Shell’s announcement this week that it would no longer pursue drilling for oil beneath the sea in the Arctic Circle provoked polar (ha ha) opposite reactions among defenders and detractors of the project.


Protesters trying to stop Shell’s offshore drilling rig from heading for the Arctic. Credit: King5.com

Environmentalists did an end-zone dance: “Green victory of the week,” crowed the headline of one story, which quotes Greenpeace UK Executive Director John Sauven attributing Shell’s move to the “massive pressure” from activists who tried for three years to derail the exploration.

Other observers say the project in the Chukchi Sea was never going anywhere anytime soon, based purely on market forces. Wired science writer Nick Stockton wrote:

Don’t give the environmentalists all the credit (or blame). Where 2008 was a great year to start drilling, 2015 is a great year to quit.

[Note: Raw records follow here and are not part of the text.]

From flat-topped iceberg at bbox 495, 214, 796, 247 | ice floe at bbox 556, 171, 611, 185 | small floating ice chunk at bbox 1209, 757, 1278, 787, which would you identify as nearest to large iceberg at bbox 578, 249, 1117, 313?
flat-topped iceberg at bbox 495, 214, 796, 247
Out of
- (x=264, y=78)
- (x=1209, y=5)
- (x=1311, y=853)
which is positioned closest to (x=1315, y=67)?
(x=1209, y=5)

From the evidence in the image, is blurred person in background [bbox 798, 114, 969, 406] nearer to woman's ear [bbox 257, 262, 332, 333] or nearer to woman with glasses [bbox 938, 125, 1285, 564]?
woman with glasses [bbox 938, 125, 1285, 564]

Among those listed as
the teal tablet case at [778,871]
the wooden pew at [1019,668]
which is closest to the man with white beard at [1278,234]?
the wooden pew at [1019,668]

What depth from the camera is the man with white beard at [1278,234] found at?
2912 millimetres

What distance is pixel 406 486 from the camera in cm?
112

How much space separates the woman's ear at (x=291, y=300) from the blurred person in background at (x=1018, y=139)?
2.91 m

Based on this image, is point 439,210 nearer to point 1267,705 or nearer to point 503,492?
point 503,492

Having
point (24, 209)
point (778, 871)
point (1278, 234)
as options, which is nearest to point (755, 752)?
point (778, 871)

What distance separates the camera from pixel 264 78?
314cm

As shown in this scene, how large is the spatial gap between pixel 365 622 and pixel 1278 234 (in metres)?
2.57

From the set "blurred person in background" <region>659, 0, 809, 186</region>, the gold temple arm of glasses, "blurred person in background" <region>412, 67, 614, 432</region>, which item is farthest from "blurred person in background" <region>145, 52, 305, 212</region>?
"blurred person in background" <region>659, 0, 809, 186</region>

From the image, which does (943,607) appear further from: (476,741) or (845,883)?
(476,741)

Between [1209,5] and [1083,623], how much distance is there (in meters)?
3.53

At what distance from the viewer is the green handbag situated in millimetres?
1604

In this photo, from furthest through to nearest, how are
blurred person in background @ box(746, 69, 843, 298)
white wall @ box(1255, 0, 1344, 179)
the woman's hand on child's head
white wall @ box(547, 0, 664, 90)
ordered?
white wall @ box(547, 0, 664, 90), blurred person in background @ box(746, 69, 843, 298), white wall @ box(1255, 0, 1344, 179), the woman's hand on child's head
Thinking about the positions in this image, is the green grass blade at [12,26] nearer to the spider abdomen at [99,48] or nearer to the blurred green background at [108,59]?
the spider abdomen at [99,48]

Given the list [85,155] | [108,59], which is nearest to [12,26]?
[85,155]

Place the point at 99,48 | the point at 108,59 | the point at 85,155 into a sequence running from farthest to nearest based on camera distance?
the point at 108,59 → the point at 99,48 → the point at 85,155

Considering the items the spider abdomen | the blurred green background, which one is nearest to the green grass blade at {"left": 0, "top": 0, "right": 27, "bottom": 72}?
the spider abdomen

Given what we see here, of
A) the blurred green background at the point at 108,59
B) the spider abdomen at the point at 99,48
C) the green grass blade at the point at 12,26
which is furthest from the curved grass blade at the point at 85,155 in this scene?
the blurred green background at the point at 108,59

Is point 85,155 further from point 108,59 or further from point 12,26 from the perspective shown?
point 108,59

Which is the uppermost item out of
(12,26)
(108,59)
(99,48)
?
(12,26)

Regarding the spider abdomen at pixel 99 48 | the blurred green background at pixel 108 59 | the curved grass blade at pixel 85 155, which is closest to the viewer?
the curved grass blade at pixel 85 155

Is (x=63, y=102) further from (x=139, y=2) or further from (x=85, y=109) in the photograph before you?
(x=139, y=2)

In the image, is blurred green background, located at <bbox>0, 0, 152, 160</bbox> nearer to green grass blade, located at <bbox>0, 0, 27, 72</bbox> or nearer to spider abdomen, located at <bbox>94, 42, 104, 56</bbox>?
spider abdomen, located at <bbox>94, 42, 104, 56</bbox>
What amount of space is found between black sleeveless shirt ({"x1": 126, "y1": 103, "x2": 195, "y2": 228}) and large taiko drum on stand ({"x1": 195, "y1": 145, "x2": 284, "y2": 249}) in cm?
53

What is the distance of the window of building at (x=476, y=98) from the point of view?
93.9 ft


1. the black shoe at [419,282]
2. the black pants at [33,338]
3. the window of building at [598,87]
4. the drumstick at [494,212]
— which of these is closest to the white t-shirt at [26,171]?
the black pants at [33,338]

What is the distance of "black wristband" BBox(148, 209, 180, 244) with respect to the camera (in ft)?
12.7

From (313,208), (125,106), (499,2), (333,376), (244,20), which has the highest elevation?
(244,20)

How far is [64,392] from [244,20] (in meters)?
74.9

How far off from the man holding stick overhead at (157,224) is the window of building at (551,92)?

To get an insider’s view of the decision, I asked someone who knows a little about the oil patch, and about Shell’s thinking: John Hofmeister, who served as Shell Oil’s president from 2005 to 2008 and wrote the book Why We Hate the Oil Companies.

Hofmeister, a member of both the board of directors and board of advisors for Fuel Freedom, and also one of the stars of our 2014 documentary film PUMP, answered several questions via e-mail:

Landon: What did Shell get out of the $7 billion it spent on this project?

John: Of course much of the investment went to obtain the leases in the first place. Like other pioneering efforts, companies like Shell have to be prepared to spend what it takes to test the potential value of this opportunity. There are some 36 billion barrels of crude in this region. At some point it will be developed, and everything that Shell learned along the way will return future value.

HofiLandon: Why do oil companies continue to look for oil in such hard-to-reach, pristine, often unsafe places?

John: Because they go where the oil is, which they have always done. Much of the “easy” oil in the world has been produced or is governed by state-owned oil companies that will not let the major oil companies operate in their countries.

Landon: What ripple effect will this have on the rest of the industry, particularly the U.S. oil industry?

John: Probably none. This was always a far-out project destined to be developed in the post-2030s and 2040s. While it looks like a setback, it is not unprecedented in the way the industry develops around the world. It is no secret that the Obama administration, while ultimately approving the permits, did everything it possibly could to frustrate the process of moving forward, adding perhaps 5 years of delay to the efforts.

Landon: It seems unlikely that Shell would have been able to lift any oil it found, under today’s low prices. How much was Shell just looking to the future?

John: it was all about the long game of future development. I explained to officials in 2006 that we would not be specific about when this opportunity would be developed to the point of producing oil.